Carlsbad Considers Consequences of Sea Level Rise
Carlsbad city planners released a draft Sea Level Rise Vulnerability Assessment that looks at hazards through 2050 and 2100. For both, they discuss strategies to prevent flooding, erosion and property damage. The report projects an average rise of up to 1.6 feet by 2050 and 6.6 feet by 2100. The majority of damage will occur to the city’s natural shoreline, most man-made structures are not in affected areas. The sand has already been washing away, and will worsen in the next decades. This is detrimental to tourism, a main economic driver in the area. Other cities in the region such as Del Mar and National City have seen much worse results in their Sea Level Rise Assessments, both will experience significant flooding and erosion.

Updates & Quick Hits
The Proposition 1 California Urban Rivers Grant Program is holding technical assistance workshops across the state. The first begins July 13 in Sacramento and continues on to Los Angeles July 25, San Jose July 29, San Diego August 2, and August 9 in Redding.
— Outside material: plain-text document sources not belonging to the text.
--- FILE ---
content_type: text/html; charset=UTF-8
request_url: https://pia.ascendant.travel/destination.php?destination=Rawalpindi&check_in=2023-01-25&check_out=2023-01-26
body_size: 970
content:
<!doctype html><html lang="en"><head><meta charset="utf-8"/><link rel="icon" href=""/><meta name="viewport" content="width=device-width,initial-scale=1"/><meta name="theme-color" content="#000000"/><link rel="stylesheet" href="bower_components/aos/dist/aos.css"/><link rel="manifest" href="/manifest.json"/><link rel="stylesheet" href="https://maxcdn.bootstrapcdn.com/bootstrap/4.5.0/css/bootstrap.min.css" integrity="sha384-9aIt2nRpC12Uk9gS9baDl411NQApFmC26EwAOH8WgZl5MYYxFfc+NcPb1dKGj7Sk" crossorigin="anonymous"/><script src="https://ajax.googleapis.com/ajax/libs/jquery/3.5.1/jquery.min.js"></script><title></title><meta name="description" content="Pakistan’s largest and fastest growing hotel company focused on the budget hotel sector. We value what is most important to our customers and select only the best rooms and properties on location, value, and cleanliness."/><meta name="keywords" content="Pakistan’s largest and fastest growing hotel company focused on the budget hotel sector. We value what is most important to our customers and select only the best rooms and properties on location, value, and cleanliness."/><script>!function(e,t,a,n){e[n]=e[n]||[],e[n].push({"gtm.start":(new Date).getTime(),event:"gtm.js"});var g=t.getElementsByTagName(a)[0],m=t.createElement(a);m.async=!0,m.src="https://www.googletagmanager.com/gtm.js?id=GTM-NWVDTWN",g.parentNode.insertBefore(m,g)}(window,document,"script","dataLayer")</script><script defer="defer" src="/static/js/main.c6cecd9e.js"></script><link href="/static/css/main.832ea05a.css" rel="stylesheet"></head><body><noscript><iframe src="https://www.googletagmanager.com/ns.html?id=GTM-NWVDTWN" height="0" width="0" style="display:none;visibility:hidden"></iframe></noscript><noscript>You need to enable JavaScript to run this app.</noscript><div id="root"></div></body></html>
The City of Encinitas reached a settlement with DCM Properties because of a density bonus program and adoption of the city’s housing element. Encinitas will send the housing element to the November ballot, adjust its density bonus calculation, and pay DCM Properties $125,000 in legal fees.

Gov. Jerry Brown signed an updated gambling agreement for the Amador County Buena Vista Rancheria of Me-Wuk Indians to build a 67.5-acre casino complex. The tribe promised to pay the county $18 million, plus $8 million a year to offset environmental impacts the casino development.

SANDAG announced plans to develop a 600,000 square-foot complex with retail, office, residential space and a stopover facility for Metropolitan Transit System Rapid Buses.

LA City Council approved a $1.2-billion bond measure for the November ballot to generate money for financing new apartments and other facilities for the homeless. It increases property taxes for the next 30 years. The plan won out over a proposed parcel tax.

Morro Bay City Council voted to prohibit secondary dwellings to be used as vacation rentals to preserve affordable housing. Of the 50 secondary dwelling units in the city, only five are licensed as vacation rentals and exempt from the new ordinance.